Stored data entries

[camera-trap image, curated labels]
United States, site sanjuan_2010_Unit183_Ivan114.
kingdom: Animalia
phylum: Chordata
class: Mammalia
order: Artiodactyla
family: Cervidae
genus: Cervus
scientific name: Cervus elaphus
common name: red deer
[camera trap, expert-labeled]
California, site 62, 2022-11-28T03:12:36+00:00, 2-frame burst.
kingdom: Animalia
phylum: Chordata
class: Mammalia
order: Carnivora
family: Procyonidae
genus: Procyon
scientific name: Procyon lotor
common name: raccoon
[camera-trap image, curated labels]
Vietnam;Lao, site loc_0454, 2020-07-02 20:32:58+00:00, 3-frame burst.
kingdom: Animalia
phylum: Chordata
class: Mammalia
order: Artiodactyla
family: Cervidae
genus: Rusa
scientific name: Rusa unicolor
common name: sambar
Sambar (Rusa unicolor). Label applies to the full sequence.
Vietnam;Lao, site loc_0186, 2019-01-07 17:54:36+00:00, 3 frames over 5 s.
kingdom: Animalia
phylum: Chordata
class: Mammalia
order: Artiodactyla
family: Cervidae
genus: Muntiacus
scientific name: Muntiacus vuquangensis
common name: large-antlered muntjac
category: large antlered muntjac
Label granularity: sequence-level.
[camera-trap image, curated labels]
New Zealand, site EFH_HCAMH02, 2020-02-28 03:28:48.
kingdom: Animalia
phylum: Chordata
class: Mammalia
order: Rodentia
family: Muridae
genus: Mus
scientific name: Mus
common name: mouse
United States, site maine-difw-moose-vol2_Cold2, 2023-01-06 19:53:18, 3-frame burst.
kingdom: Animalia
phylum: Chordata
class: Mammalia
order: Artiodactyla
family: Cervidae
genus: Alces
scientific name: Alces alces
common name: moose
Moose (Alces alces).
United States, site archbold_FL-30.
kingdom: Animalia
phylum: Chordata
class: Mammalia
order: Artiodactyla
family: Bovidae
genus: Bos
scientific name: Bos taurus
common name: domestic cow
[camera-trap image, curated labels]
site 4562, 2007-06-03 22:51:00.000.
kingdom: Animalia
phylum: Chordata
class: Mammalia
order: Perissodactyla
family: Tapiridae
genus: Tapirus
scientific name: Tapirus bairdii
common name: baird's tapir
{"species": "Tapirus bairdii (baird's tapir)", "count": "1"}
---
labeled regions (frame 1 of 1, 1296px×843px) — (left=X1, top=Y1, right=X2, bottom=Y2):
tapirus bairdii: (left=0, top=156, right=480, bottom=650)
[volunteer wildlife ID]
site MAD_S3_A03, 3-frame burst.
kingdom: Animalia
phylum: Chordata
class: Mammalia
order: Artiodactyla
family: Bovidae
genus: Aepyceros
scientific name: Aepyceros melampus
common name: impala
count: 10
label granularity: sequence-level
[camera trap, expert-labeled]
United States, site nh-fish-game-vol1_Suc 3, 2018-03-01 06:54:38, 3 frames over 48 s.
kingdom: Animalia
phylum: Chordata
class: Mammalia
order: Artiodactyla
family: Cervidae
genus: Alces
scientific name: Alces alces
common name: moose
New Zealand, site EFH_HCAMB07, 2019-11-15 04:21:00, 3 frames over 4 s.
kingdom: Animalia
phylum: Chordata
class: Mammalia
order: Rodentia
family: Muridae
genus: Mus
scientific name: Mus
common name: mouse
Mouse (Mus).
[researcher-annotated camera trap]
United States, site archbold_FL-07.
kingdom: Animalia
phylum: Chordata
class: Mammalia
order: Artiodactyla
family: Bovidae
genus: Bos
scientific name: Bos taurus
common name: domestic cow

#### [Exercise]
Send back each record exactly as it stands.

#### [Solution to the exercise]
[camera-trap image, curated labels]
United States, site sanjuan_2010_Unit183_Ivan114.
kingdom: Animalia
phylum: Chordata
class: Mammalia
order: Artiodactyla
family: Cervidae
genus: Cervus
scientific name: Cervus elaphus
common name: red deer
[camera trap, expert-labeled]
California, site 62, 2022-11-28T03:12:36+00:00, 2-frame burst.
kingdom: Animalia
phylum: Chordata
class: Mammalia
order: Carnivora
family: Procyonidae
genus: Procyon
scientific name: Procyon lotor
common name: raccoon
[camera-trap image, curated labels]
Vietnam;Lao, site loc_0454, 2020-07-02 20:32:58+00:00, 3-frame burst.
kingdom: Animalia
phylum: Chordata
class: Mammalia
order: Artiodactyla
family: Cervidae
genus: Rusa
scientific name: Rusa unicolor
common name: sambar
Sambar (Rusa unicolor). Label applies to the full sequence.
Vietnam;Lao, site loc_0186, 2019-01-07 17:54:36+00:00, 3 frames over 5 s.
kingdom: Animalia
phylum: Chordata
class: Mammalia
order: Artiodactyla
family: Cervidae
genus: Muntiacus
scientific name: Muntiacus vuquangensis
common name: large-antlered muntjac
category: large antlered muntjac
Label granularity: sequence-level.
[camera-trap image, curated labels]
New Zealand, site EFH_HCAMH02, 2020-02-28 03:28:48.
kingdom: Animalia
phylum: Chordata
class: Mammalia
order: Rodentia
family: Muridae
genus: Mus
scientific name: Mus
common name: mouse
United States, site maine-difw-moose-vol2_Cold2, 2023-01-06 19:53:18, 3-frame burst.
kingdom: Animalia
phylum: Chordata
class: Mammalia
order: Artiodactyla
family: Cervidae
genus: Alces
scientific name: Alces alces
common name: moose
Moose (Alces alces).
United States, site archbold_FL-30.
kingdom: Animalia
phylum: Chordata
class: Mammalia
order: Artiodactyla
family: Bovidae
genus: Bos
scientific name: Bos taurus
common name: domestic cow
[camera-trap image, curated labels]
site 4562, 2007-06-03 22:51:00.000.
kingdom: Animalia
phylum: Chordata
class: Mammalia
order: Perissodactyla
family: Tapiridae
genus: Tapirus
scientific name: Tapirus bairdii
common name: baird's tapir
{"species": "Tapirus bairdii (baird's tapir)", "count": "1"}
---
labeled regions (frame 1 of 1, 1296px×843px) — (left=X1, top=Y1, right=X2, bottom=Y2):
tapirus bairdii: (left=0, top=156, right=480, bottom=650)
[volunteer wildlife ID]
site MAD_S3_A03, 3-frame burst.
kingdom: Animalia
phylum: Chordata
class: Mammalia
order: Artiodactyla
family: Bovidae
genus: Aepyceros
scientific name: Aepyceros melampus
common name: impala
count: 10
label granularity: sequence-level
[camera trap, expert-labeled]
United States, site nh-fish-game-vol1_Suc 3, 2018-03-01 06:54:38, 3 frames over 48 s.
kingdom: Animalia
phylum: Chordata
class: Mammalia
order: Artiodactyla
family: Cervidae
genus: Alces
scientific name: Alces alces
common name: moose
New Zealand, site EFH_HCAMB07, 2019-11-15 04:21:00, 3 frames over 4 s.
kingdom: Animalia
phylum: Chordata
class: Mammalia
order: Rodentia
family: Muridae
genus: Mus
scientific name: Mus
common name: mouse
Mouse (Mus).
[researcher-annotated camera trap]
United States, site archbold_FL-07.
kingdom: Animalia
phylum: Chordata
class: Mammalia
order: Artiodactyla
family: Bovidae
genus: Bos
scientific name: Bos taurus
common name: domestic cow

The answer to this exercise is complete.